__GIVEN RECORDS__.
________

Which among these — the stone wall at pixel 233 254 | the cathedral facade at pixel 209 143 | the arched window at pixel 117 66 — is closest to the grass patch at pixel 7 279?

________

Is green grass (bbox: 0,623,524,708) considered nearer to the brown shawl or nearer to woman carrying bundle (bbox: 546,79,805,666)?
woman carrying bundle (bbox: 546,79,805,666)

________

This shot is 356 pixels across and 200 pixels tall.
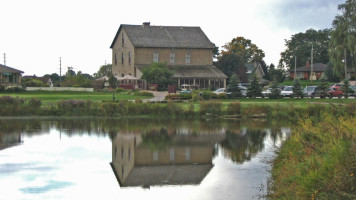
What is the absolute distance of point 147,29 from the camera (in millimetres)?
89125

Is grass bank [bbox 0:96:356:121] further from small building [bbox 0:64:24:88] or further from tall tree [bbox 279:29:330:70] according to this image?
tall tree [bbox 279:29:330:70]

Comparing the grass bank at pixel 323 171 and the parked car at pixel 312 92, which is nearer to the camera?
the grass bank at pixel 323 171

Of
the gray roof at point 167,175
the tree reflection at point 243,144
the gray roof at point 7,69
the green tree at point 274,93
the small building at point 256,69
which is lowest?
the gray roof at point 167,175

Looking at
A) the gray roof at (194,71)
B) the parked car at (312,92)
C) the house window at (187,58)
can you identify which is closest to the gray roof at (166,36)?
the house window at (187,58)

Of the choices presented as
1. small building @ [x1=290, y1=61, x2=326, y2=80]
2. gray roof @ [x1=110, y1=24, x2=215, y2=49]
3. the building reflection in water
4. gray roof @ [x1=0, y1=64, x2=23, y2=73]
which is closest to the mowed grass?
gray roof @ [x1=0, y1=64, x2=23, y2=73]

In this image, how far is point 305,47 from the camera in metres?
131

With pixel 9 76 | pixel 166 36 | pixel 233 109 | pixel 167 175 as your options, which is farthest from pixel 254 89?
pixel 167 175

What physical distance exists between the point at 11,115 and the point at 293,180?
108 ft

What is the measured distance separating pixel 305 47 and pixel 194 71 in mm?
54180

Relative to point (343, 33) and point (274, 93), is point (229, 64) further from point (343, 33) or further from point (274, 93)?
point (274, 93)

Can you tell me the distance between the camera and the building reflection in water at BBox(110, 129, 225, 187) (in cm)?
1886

________

Count the rows that contain the word "carrying". Reply with the number only.

2